Metadata-Version: 2.4
Name: weighted-levenshtein-rs
Version: 0.3.1
Classifier: Development Status :: 3 - Alpha
Classifier: Intended Audience :: Developers
Classifier: License :: OSI Approved :: MIT License
Classifier: Programming Language :: Rust
Classifier: Programming Language :: Python :: 3
Classifier: Programming Language :: Python :: 3.10
Classifier: Programming Language :: Python :: 3.11
Classifier: Programming Language :: Python :: 3.12
Classifier: Programming Language :: Python :: 3.13
Classifier: Topic :: Software Development :: Libraries :: Python Modules
Classifier: Topic :: Text Processing :: Linguistic
Requires-Dist: numpy>=1.21.1
License-File: LICENSE.txt
Summary: Library providing functions to calculate Levenshtein distance, Optimal String Alignment distance, and Damerau-Levenshtein distance, where the cost of each operation can be weighted by letter.
Keywords: Levenshtein,Damerau,weight,weighted,distance
Author-email: Vikram Saraph <vikram.saraph.22@gmail.com>
Maintainer-email: Vikram Saraph <vikram.saraph.22@gmail.com>
License: MIT
Requires-Python: >=3.10
Description-Content-Type: text/markdown; charset=UTF-8; variant=GFM
Project-URL: Homepage, https://github.com/vhxs/weighted-levenshtein-rs

# weighted-levenshtein-rs

## Use Cases

Most Levenshtein libraries assign a cost of 1 to every edit operation. This library lets you assign different costs to insertions, deletions, substitutions, and transpositions for any combination of characters.

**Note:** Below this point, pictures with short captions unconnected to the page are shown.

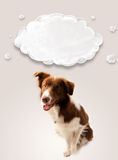 Cute border collie with empty cloud Stock Image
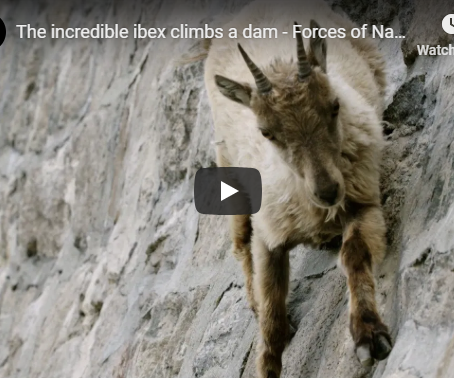 The incredible ibex climbs a dam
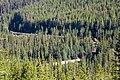 Yoho National Park (1954860892).jpg
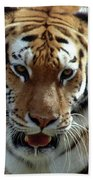 Hungry Tiger Beach Towel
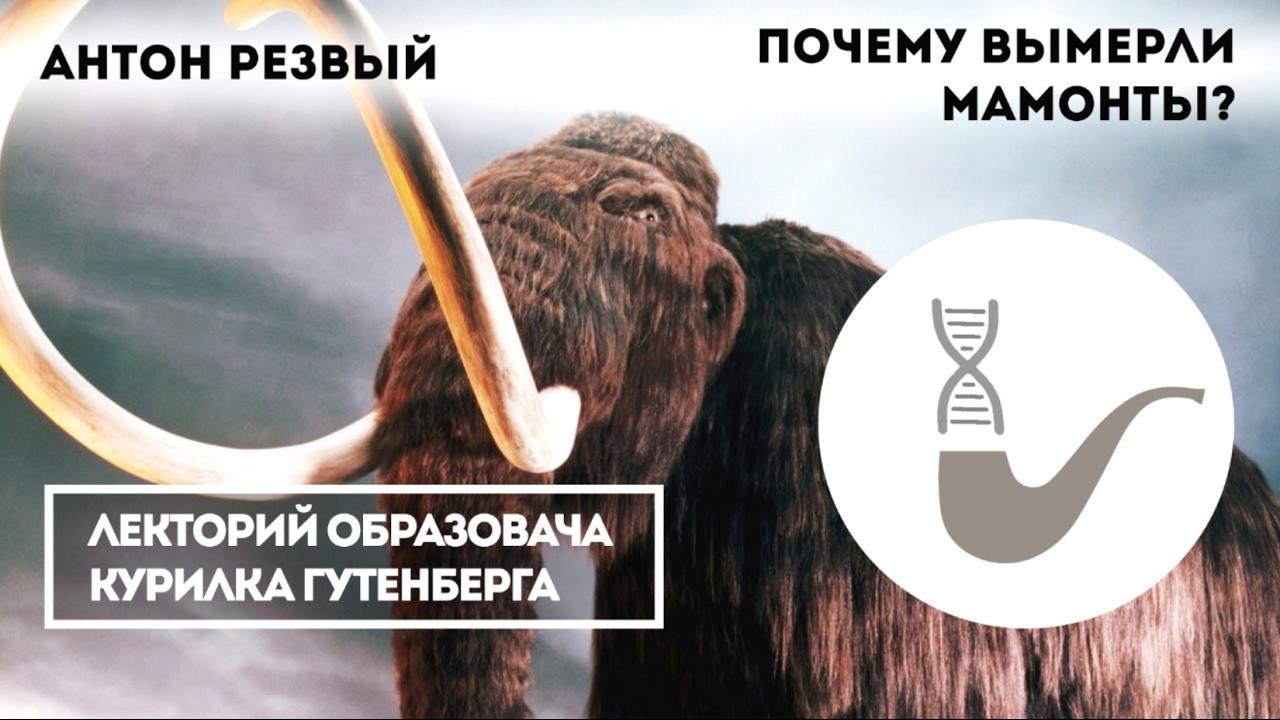 Почему вымерли мамонты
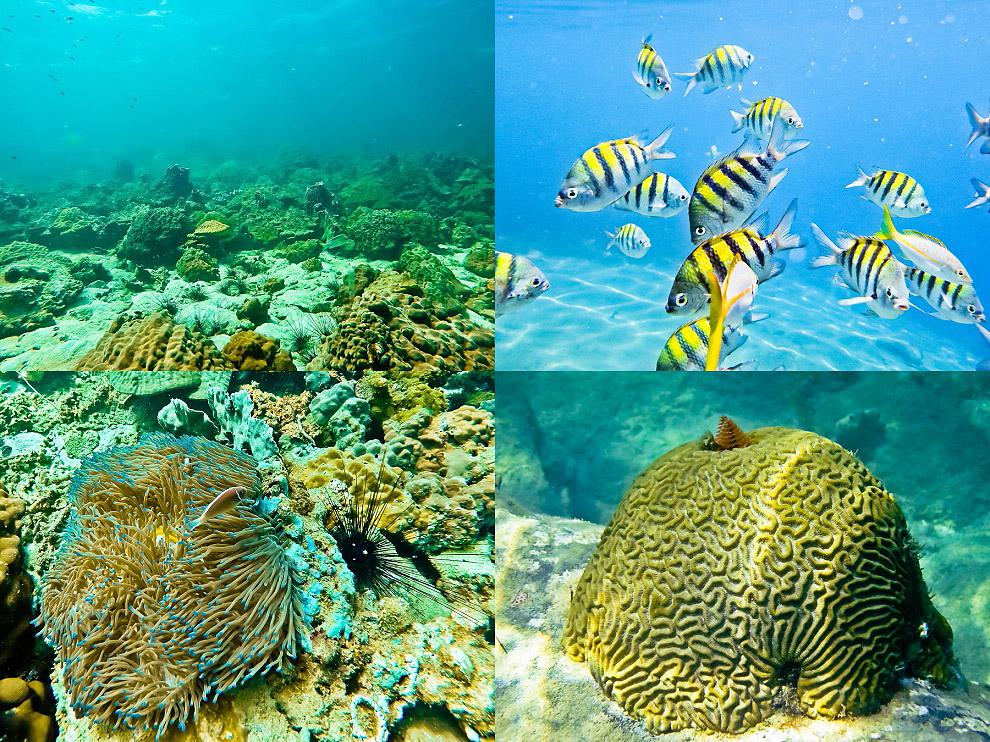 phu quoc diving  vietnam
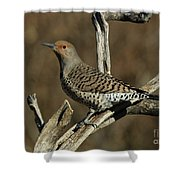 Flicker On Cedar Shower Curtain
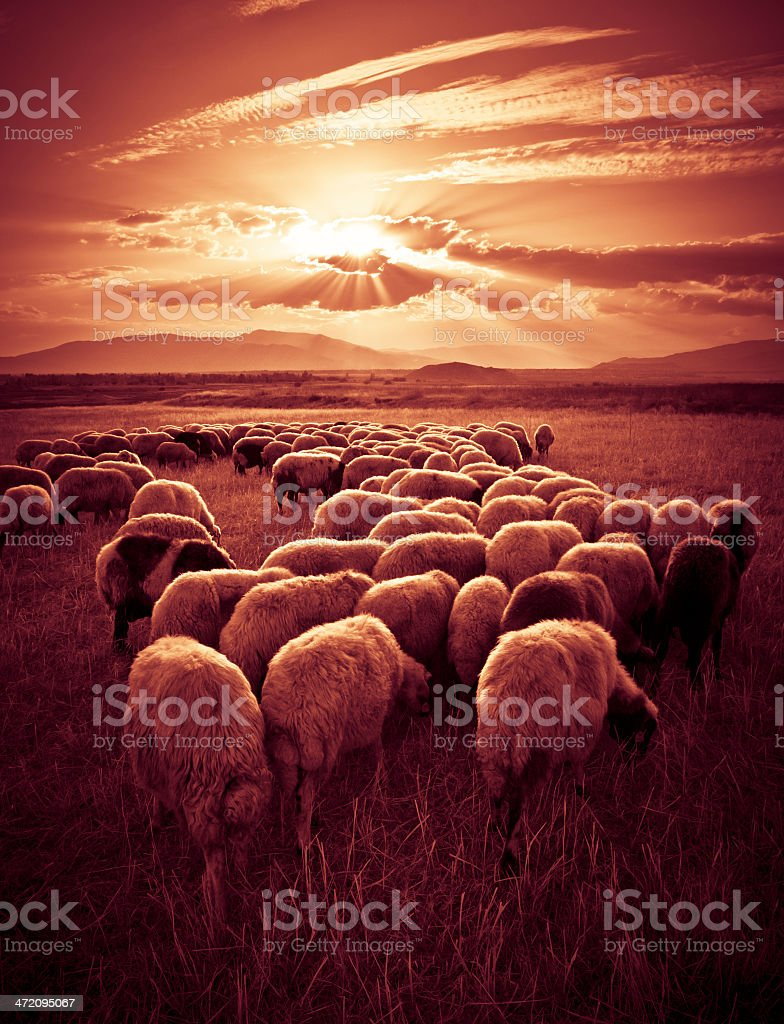 Sheep grazing in open field as sunset peeks through clouds stock photo
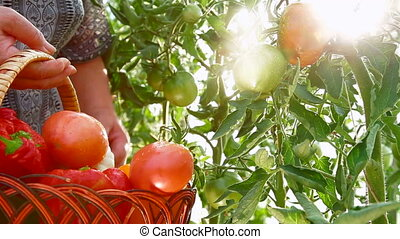 Ripe Tomato in Vegetable Garden - Farmer Hand Picking Ripe...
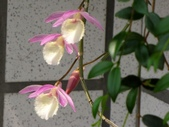 一些家花:垂枝石斛蘭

The core algorithms are implemented in Rust via [PyO3](https://pyo3.rs/) for performance.

For example, in OCR correction, substituting `0` for `O` should cost less than substituting `X` for `O`. In typo correction, substituting `X` for `Z` should cost less since they are adjacent on a QWERTY keyboard.

**Levenshtein** supports per-character insertion, deletion, and substitution costs.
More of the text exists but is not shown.